Many thanks for the comments on the new layout. In truth, it was built around the pictures of Reese because at the the time, they were just so pretty. However, in the past few months since I began constructing this "masterpiece" (lol!), I'm actually glad I chose to feature her simply because some of the remarks she has made both when I saw her on Oprah and in a recent issue of Marie Claire.

"...Creating a cultural icon out of someone who goes, 'I'm stupid, isn't it cute?' makes me want to throw daggers at them! I want to say to them, 'My grandma did not fight for what she fought for, and my mother did not fight for what she fought for, so you can start telling women it's fun to be stupid.' Saying that to youung women, little girls, my daughter? It's not OK."

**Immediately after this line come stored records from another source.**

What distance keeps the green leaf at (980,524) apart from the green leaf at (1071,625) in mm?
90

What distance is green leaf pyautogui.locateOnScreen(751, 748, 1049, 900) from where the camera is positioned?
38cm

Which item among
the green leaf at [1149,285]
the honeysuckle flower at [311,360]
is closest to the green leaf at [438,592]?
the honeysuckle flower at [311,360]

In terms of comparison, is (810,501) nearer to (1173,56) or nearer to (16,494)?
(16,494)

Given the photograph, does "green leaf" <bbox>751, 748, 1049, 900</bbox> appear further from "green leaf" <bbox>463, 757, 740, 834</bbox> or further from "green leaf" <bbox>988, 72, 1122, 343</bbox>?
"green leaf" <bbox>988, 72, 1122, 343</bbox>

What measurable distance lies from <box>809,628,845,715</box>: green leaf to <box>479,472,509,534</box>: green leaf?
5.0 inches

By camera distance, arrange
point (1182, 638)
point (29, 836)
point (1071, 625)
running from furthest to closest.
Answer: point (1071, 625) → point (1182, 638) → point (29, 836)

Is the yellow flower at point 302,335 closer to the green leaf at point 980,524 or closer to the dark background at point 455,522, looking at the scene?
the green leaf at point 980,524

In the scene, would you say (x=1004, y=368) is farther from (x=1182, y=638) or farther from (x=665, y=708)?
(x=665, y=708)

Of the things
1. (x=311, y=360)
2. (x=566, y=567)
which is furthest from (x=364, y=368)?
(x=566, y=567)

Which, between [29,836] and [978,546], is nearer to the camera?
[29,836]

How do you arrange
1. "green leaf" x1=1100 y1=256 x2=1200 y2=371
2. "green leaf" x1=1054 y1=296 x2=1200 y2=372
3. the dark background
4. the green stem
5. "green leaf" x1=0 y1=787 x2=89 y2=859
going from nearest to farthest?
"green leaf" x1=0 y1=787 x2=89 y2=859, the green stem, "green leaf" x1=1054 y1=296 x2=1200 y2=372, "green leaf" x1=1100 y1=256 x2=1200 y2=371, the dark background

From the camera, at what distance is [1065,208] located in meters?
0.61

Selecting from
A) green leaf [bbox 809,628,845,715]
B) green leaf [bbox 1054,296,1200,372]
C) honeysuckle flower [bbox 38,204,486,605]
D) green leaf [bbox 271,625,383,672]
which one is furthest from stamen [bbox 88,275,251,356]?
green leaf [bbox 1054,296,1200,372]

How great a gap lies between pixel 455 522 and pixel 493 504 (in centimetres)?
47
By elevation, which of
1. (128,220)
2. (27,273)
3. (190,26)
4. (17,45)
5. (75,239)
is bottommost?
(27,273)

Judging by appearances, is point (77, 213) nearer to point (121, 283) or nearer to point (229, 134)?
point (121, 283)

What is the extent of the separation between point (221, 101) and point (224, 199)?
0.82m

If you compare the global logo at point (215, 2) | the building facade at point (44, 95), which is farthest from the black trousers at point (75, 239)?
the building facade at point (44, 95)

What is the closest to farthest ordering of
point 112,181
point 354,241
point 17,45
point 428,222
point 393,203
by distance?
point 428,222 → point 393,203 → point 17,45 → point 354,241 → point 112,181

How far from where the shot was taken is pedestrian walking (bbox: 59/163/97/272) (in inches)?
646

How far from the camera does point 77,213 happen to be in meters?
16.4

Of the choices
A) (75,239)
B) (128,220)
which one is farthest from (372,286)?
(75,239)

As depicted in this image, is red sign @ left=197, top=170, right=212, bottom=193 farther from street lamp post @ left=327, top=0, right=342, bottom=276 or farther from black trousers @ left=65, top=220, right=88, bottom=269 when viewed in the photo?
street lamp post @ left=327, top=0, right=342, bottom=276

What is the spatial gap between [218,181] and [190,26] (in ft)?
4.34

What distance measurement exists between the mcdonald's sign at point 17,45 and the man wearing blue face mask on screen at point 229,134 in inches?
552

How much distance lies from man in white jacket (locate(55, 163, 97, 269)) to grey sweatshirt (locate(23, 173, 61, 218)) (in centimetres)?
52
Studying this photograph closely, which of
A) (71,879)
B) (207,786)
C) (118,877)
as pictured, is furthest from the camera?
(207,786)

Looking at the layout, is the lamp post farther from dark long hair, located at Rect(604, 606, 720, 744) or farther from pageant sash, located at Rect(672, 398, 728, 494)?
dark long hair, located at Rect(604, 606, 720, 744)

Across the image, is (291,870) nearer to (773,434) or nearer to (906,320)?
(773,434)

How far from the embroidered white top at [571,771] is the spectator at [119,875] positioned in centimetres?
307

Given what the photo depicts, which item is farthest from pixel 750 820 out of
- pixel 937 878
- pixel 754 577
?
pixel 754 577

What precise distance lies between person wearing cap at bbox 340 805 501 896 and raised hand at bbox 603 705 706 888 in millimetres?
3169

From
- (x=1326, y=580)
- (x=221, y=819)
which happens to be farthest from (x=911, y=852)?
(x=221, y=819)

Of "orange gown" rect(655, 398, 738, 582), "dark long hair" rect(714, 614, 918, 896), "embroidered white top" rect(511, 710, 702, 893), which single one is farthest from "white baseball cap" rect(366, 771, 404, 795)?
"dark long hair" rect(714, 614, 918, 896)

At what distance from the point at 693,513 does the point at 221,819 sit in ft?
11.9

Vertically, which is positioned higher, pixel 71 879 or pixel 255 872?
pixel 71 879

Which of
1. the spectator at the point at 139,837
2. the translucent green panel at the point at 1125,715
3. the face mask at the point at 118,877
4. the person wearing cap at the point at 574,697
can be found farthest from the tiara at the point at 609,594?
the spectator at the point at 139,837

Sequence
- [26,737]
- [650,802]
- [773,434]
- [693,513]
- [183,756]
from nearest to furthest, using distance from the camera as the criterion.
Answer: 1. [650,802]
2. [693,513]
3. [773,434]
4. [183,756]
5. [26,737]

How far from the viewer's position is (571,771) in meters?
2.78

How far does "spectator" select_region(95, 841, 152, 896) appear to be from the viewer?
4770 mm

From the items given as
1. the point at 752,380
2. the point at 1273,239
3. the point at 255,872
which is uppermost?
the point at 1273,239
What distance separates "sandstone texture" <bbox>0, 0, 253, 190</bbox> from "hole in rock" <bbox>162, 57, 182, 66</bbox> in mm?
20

While I usually don't jump on my feminist soapbox, something stirred in me when I read that and I just wanted to applaud loudly because she couldn't have said it better. We have become a nation obssesed with women who do nothing but show up at every party in dresses the size of washcloths and all of a sudden, they're famous and they have a huge empire of crap. Not that this isn't smart because trust me, if I could make a shitload of money, be on the cover of every magazine and have every person want to watch my every move just for being pretty, I'd market the hell out of it. But it's not cool anymore and it really takes away the spotlight from those who deserve it, the women outside of Hollywood who work to make the world a better place by using their minds and not their looks, and by using their determination and intelligence and compassion to make their way in the world instead of relying on a trust fund and a pretty smile.

* Steps off soapbox *

Casey, Kathy and I went to see Elizabethtown tonight and now I sit here thinking back on it and I just want to jump in my car and drive. I've taken a road trip by myself before - I drove home to Pennsylvania from North Carolina, but it was nothing but four to six lanes of I-95. Nothing like the middle America trip I've always wanted to take. I miss traveling and I miss certain places. Pennsylvania has become my home but there's a pull from other areas, areas I've never seen and areas I always come back to, simply because I've never gone so long without seeing a new place. Perhaps that's why I have no problem just getting in my car and driving to random places in the tri-state area on the weekends - it satisfies the need to explore, the need to see something other than the same signs and the same roads and the same buildings. I like the feeling of having roots and having a place to call home but I utterly miss the anticipation of a new landscape, of different types of sounds at night, different voices, different cultures and different people.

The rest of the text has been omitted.